L’été est passé et le formidable émoi et l’importante prise de conscience suscités par les affaires Lyhanna ou celles concernant le périscolaire parisien semblent être retombés. Bien que les actualités se succèdent et se chassent les unes les autres, certaines ne doivent pas quitter pas l’espace médiatique et politique tant qu’une réponse suffisante n’a pas été apportée. C’est le cas des violences sexuelles sur mineurs, qu’elles soient commises par des personnes auprès de qui les mineurs sont confiés, ou par d’autres mineurs.

Le projet de loi sur la protection des enfants voté le 21 juillet 2026 à l’Assemblée nationale est né des révélations de violences sexuelles sur mineurs commises dans le périscolaire parisien. Il comprenait dès l’origine un volet sur la vérification des antécédents judiciaires pour quelques professions. Pour nos associations[1] il était clair que le texte restait trop sectoriel, pas assez clair, et trop laxiste. Après son passage à l’Assemblée nationale, le texte est déjà bien plus satisfaisant et se rapproche de la proposition que nous avions faite. Il institue la généralisation de l’attestation d’honorabilité pour toute personne qui « exerce, à titre professionnel ou bénévole, de manière permanente, temporaire ou occasionnelle, une activité, une mission ou une fonction d’enseignement, d’animation, de surveillance, d’encadrement, d’accueil, de garde ou d’accompagnement auprès d’un ou de plusieurs mineurs ».

Plusieurs points restent à améliorer comme la transmission de l’information entre le juge et l’employeur, ou encore l’annualité du contrôle, ou enfin l’information des parents des autres enfants dont la personne mise en cause s’occupait.  L’ensemble de ces points pourra faire l’objet de modifications lors de l’examen du texte par le Sénat.

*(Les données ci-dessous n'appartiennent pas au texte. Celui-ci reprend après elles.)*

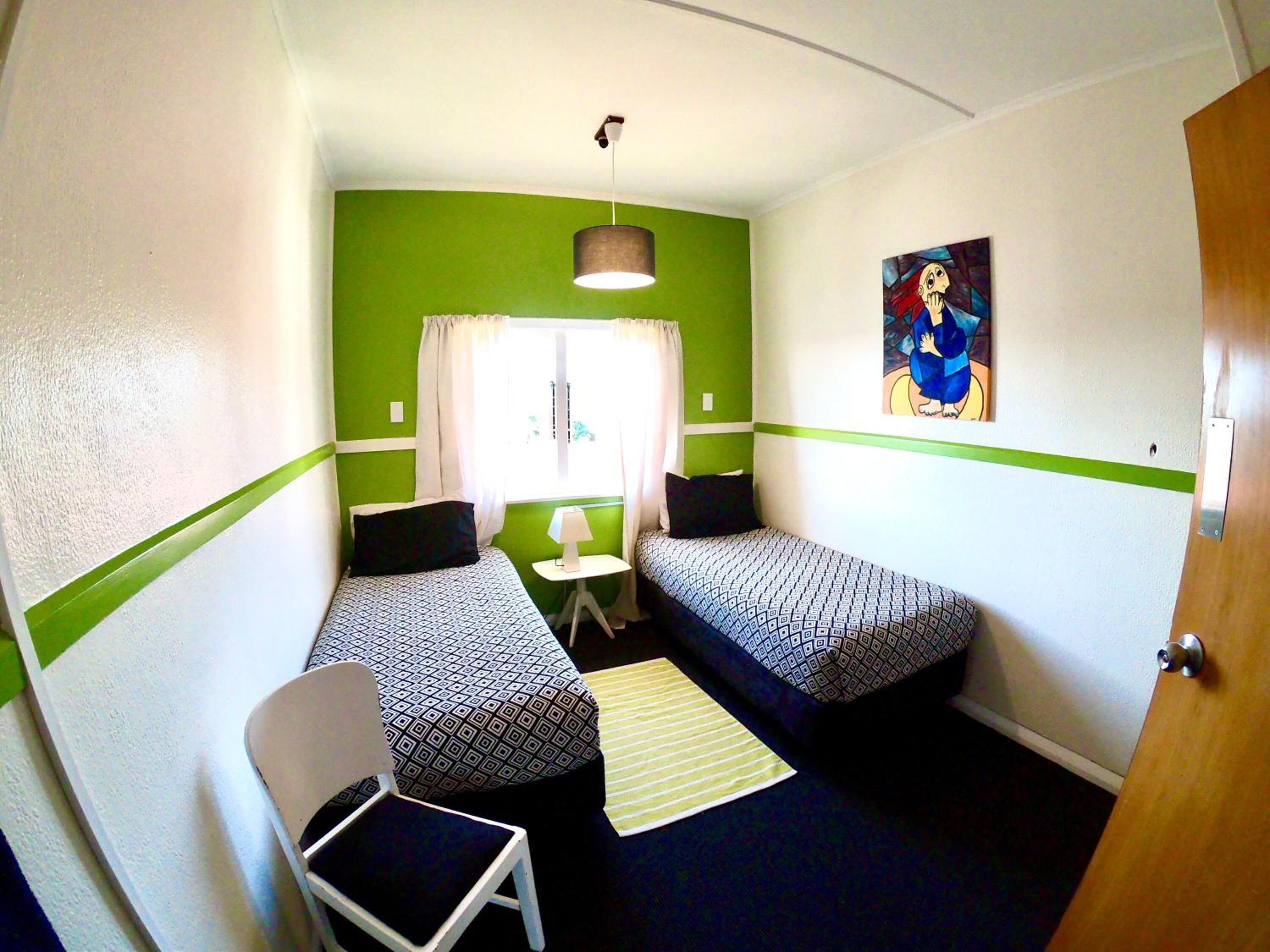 A small, single-room accommodation with two beds, a chair, a small table, and a lamp.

Naturellement, le problème des violences sexuelles sur mineurs ne sera pas résolu intégralement par ce texte, loin s’en faut ! Juristes pour l’enfance continue d’alerter notamment à propos de l’augmentation massive des violences sexuelles entre mineurs.

En 1996, 811 mineurs étaient mis en cause pour viol sur mineur. Ils sont 5227 en 2024 soit une multiplication par six ! De même pour les agressions sexuelles sur mineurs, le nombre des mineurs mis en cause est passé de 902 en 1996 à 6988 en 2024 soit une multiplication par huit ! D’après les chiffres de la Justice, les mineurs représentent quatre personnes sur dix parmi les mises en cause pour violences sexuelles sur mineurs.

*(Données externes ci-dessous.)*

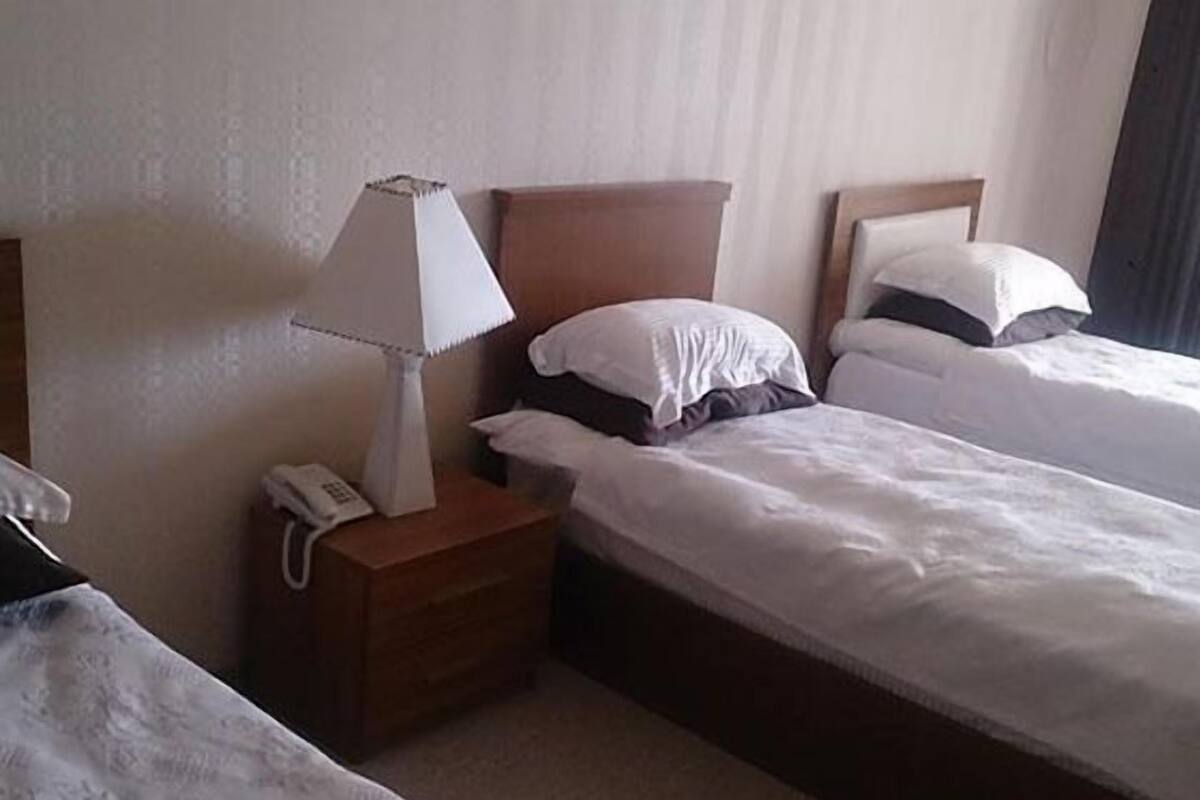 Ein Hotelzimmer mit zwei Einzelbetten, einem Nachttisch mit Lampe und einem Telefon.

Face à la réalité des violences sexuelles sur mineurs de manière générale, de nombreuses raisons sont invoquées (l’hypersexualisation de la société, l’influence et le caractère massif de la pornographie, une certaine démission parentale, etc.). Je veux en ajouter une autre, trop méconnue : le consentement. La notion de consentement est inadaptée pour les enfants en matière de sexualité. Le consentement leur fait porter la charge de leur propre défense, et parfois de leur propre culpabilité. Rappelons que le consentement, central dans l’EVARS (éducation à la vie affective, relationnelle et sexuelle), est la capacité à dire « non » mais aussi à dire « oui ». Or,  à quoi veut-on que l’enfant consente en ce qui concerne la sexualité ? Il faut réhabiliter la notion d’interdit sexuel en ce qui concerne les enfants. Cela les protégera davantage de leurs pairs et des adultes.

En définitive, la protection des enfants se joue dans les arènes médiatique, politique, juridique, éducative, sociétale et culturelle et il est urgent de toutes les investir.

 

Auteur : Matthieu le Tourneur, Docteur en droit et juriste chez Juristes pour l’enfance

[1] Juristes pour l’enfance, les Mamans Louves et SOS Éducation ont envoyé dès avril 2026 une proposition de modification législative clef en main aux parlementaires et au Gouvernement visant à généraliser le contrôle des antécédents judiciaires pour toute personne en contact habituel avec des mineurs.